Des résultats établis expérimentalement par une équipe de chercheurs israéliens indiquent que lorsqu’elle est affectée par un virus, l’espèce Emiliania huxleyi du phytoplancton perd sa coquille. Des fragments finissent ainsi par se retrouver dans l’atmosphère, l’enrichissant en aérosols. Une fois dans l’air, ces particules agissent comme des réflecteurs du rayonnement solaire, et seraient même en mesure de modifier les propriétés des nuages.
L’atmosphère est remplie de fines particules liquides ou solides en suspension dans l’air que l’on appelle des aérosols*. Ceux-ci jouent un grand rôle sur l’albédo de notre planète – la capacité qu’elle a à réfléchir le rayonnement incident – à la fois par effet direct sur les rayons solaires entrants mais également via la formation des nuages, car ces aérosols agissent comme des noyaux de condensation. Il s’avère que dans le cas d’une atmosphère hypothétique totalement pure, la condensation responsable de l’apparition des gouttelettes nuageuses ou des cristaux de glace ne se produirait que pour des taux de sursaturation très élevés. Dans les conditions actuelles, l’humidité relative ne dépasse que très rarement les 104 à 105 %. Sans le moindre aérosol, cette valeur atteindrait 400 à 500 % avant condensation de la vapeur d’eau. On parle de nucléation hétérogène lorsque des particules stimulent la condensation, et de nucléation homogène dans le cas contraire.
Les aérosols d’origine marine issus de l’éclatement de bulles d’air à la surface de l’océan sont l’un des principaux contributeurs à la masse d’aérosols présente dans l’atmosphère de la Terre. Ce processus dissémine dans l’air de fines particules de sel et des fragments de micro-organismes marins tels que des bactéries, des virus ou du phytoplancton. Malgré de nombreuses recherches sur le rôle de l’activité biologique dans la production d’aérosols marins, il reste de nombreuses questions non résolues. Dans la continuité de ces recherches, des résultats établis expérimentalement et publiés le 15 août par des scientifiques israéliens révèlent qu’une espèce de phytoplancton, Emiliania huxleyi, et un virus qui lui est étroitement lié, sont responsables d’une modulation significative de cette production.
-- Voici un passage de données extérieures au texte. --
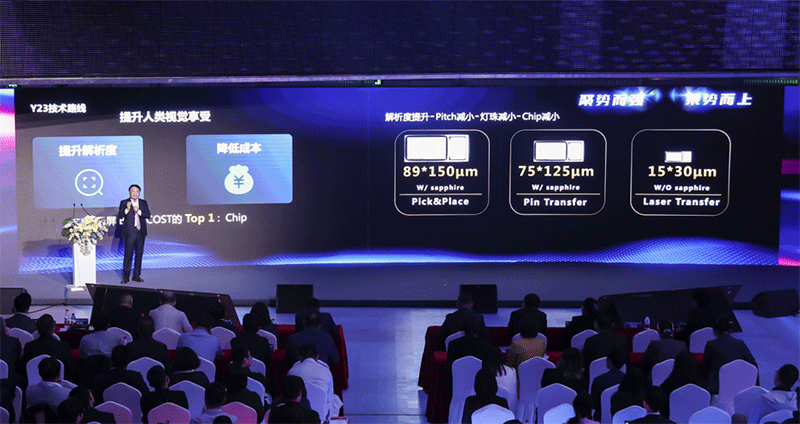 太阳GG·(中国区)官方网站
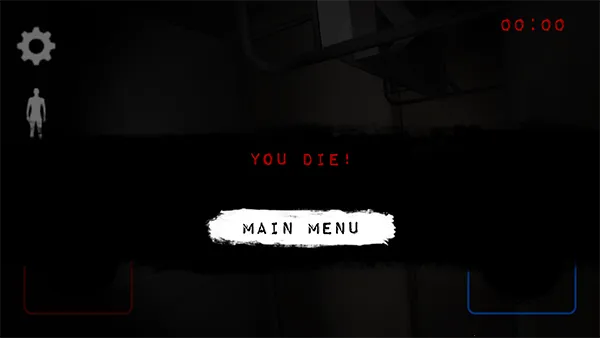 Ѱ��α����������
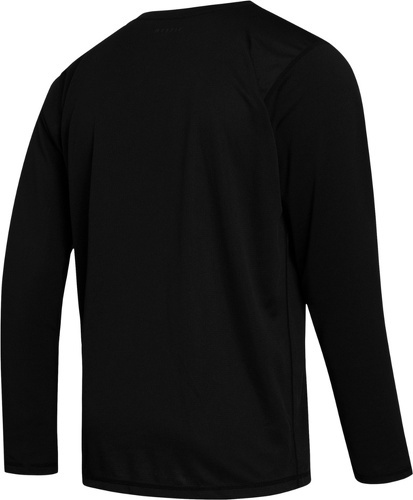 Mystic-Mystic Star Long Sleeve Quickdry Top-1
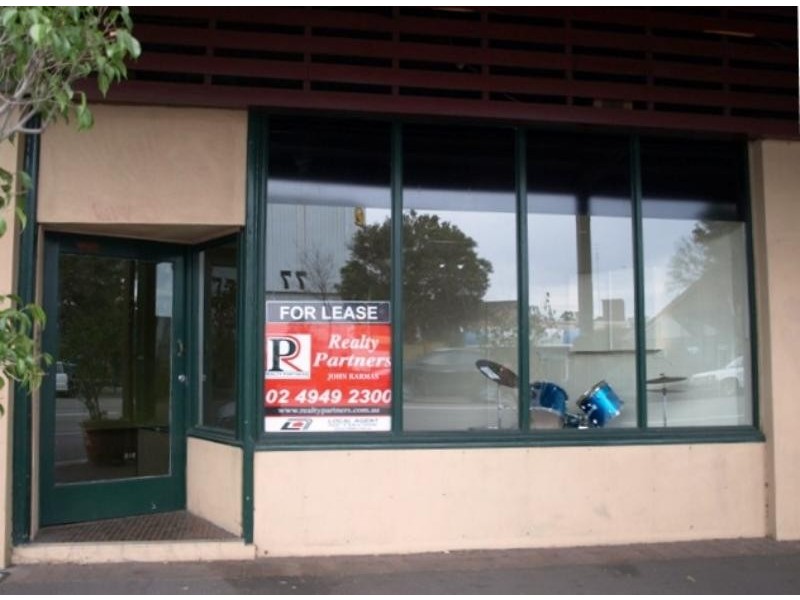 160 Maitland Rd, Mayfield NSW 2304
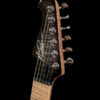 Pyramid Guitars Co., MacPherson Guitars Dealer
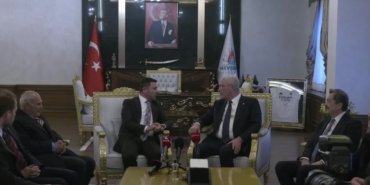 64aed710790316c662925f7d11ffe489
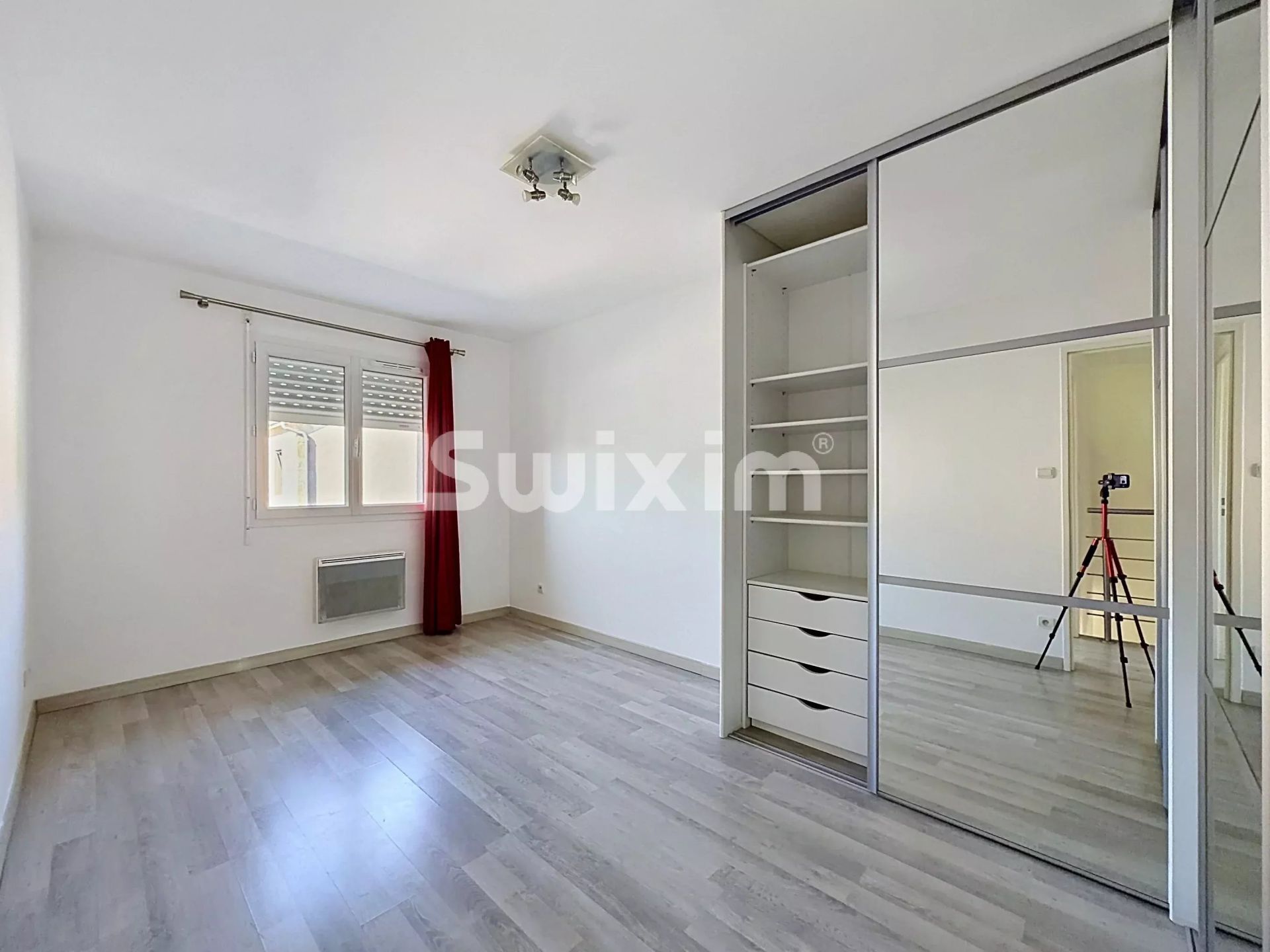 maison 4 Pièces en vente sur Échenevex (01170)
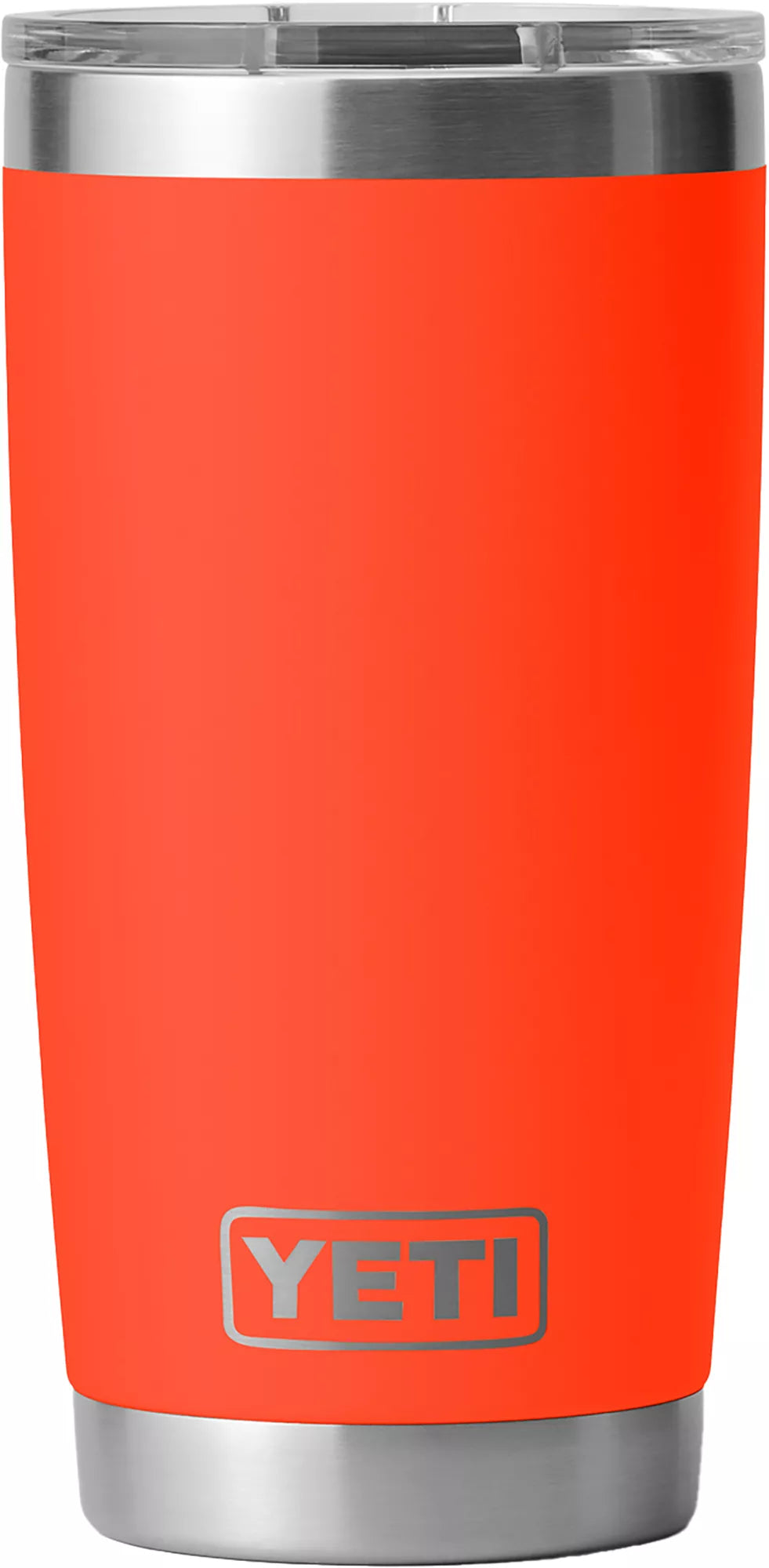 Rambler 20 Oz Tumbler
Il sont donc capables d’influencer significativement le bilan énergétique du système climatique, entre autres par leur effet potentiel sur les nuages.
Le processus est le suivant : lorsqu’Emiliania huxleyi est infectée par le virus, elle libère sa coquille composée de carbonate de calcium. Certains fragments finiront dans l’atmosphère et formeront des aérosols capables de réfléchir le rayonnement solaire, de moduler les caractéristiques nuageuses et de servir de substrat pour des réactions chimiques. Bien que la perte de coquilles soit un processus régulièrement à l’œuvre, il s’accentue de façon importante lorsque le virus infecte ladite espèce de phytoplancton. Ceci à tel point qu’au cours des expériences en laboratoire, les chercheurs ont été surpris par la quantité et la taille des particules émises. « Bien que Emiliania huxleyi soit extrêmement abondante, responsable de la prolifération d’algues sur des milliers de kilomètres, nous ne nous attendions pas à mesurer un flux aussi important d’aérosols marins émis dans l’air. De plus, nous ne nous attendions pas à un diamètre supérieur à 1 micromètre mais nous en avons mesuré juqu’à 3 à 4 micromètres. Avant ce travail, nous ne savions pas que des particules de cette taille seraient si abondantes », a déclaré Miri Trainic, auteure principale de l’étude.
Un autre point qui a surpris les scientifiques concerne la structure des aérosols émis et leurs caractéristiques aérodynamiques. Ils prennent l’allure de parachutes avec de nombreux espaces à l’intérieur, d’où une faible densité, ce qui augmente leur persistance dans l’atmosphère. Désormais, la prochaine étape pour ces chercheurs sera d’observer les propriétés de ces effervescences dans le monde réel.
* Par commodité, sont exclues de cette définition les particules nuageuses (gouttelettes d’eau, cristaux de glace, etc.).